The growth recorded yesterday by Customs Street was influenced by the 2.11 per cent rise posted by the energy index, and the 1.79 per cent jump achieved by the banking sector.

The other sectors experienced profit-taking, with the consumer goods losing 1.07 per cent, the insurance counter down by 0.36 per cent, and the industrial goods space down by 0.19 per cent.

Universal Insurance chalked up 10.00 per cent to sell for N1.21, Omatek improved by 9.78 per cent to N2.47, VFD Group expanded by 9.71 per cent to N11.30, CWG appreciated by 9.64 per cent to N21.05, and Livestock Feeds gained 9.56 per cent to close at N7.45.

On the flip side, UPDC REIT lost 10.00 per cent to settle at N6.75, Fortis Global Insurance shed 9.92 per cent to quote at N1.18, Deap Capital depreciated by 9.85 per cent to N5.40, Chams went down by 9.47 per cent to N3.06, and Japaul declined by 8.82 per cent to N3.10.

Yesterday, the All-Share Index (ASI) went up by 562.43 points to 202,585.53 points from 202,023.10 points, and the market capitalisation advanced by N389 billion to N130.404 trillion from N130.015 trillion.

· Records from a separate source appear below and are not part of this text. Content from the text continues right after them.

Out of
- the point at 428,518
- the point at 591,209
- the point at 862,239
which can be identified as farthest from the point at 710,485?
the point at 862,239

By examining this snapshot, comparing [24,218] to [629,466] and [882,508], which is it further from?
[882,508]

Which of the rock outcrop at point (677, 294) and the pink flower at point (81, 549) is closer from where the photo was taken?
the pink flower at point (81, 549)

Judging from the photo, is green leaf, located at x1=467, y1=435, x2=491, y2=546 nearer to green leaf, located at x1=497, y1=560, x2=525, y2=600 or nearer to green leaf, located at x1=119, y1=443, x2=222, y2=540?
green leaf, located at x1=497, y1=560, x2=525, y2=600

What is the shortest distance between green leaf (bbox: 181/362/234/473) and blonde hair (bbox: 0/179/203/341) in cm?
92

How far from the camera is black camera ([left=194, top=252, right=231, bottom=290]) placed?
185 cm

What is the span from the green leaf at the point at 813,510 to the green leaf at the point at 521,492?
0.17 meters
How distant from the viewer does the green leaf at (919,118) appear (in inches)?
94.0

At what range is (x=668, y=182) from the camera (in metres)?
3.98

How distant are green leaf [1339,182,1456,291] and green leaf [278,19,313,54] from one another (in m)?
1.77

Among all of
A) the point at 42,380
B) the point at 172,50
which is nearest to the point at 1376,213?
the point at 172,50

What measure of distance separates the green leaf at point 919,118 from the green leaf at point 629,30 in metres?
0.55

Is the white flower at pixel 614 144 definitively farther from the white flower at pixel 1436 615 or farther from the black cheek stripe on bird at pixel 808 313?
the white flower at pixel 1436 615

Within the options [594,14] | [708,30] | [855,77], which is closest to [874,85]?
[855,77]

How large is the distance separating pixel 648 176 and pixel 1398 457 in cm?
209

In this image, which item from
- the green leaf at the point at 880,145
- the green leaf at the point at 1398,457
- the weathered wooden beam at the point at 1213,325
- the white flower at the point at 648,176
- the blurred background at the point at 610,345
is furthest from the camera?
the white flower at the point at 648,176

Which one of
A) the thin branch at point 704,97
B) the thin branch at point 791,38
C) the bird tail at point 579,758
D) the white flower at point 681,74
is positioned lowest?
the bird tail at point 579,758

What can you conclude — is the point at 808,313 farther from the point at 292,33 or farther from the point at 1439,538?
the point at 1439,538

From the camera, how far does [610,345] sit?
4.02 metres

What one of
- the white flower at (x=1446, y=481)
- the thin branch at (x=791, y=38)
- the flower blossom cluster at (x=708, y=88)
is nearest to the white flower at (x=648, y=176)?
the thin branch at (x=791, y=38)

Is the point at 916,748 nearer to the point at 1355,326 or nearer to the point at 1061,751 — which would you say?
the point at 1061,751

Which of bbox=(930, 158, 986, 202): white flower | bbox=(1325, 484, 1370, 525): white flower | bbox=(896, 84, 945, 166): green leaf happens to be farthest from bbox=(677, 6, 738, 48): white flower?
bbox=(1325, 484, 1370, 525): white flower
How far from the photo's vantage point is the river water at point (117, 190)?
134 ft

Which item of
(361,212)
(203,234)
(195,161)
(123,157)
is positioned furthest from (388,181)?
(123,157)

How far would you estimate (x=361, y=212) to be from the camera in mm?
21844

During the session, 1.0 billion stocks worth N40.6 billion exchanged hands in 52,723 deals compared with the 1.1 billion stocks valued at N40.3 billion executed in 78,006 deals a day earlier, indicating an uptick in the trading value by 0.74 per cent, and a shortfall in the trading volume and number of deals by 9.09 per cent and 32.41 per cent apiece.

The activity chart was led by Access Holdings, which sold 233.0 million units valued at N6.1 billion, Fidelity Bank exchanged 113.1 million units worth N2.2 billion, Wema Bank recorded a turnover of 103.3 million units valued at N2.7 billion, Zenith Bank transacted 60.6 million units for N6.5 billion, and Chams traded 47.5 million units worth N154.6 million.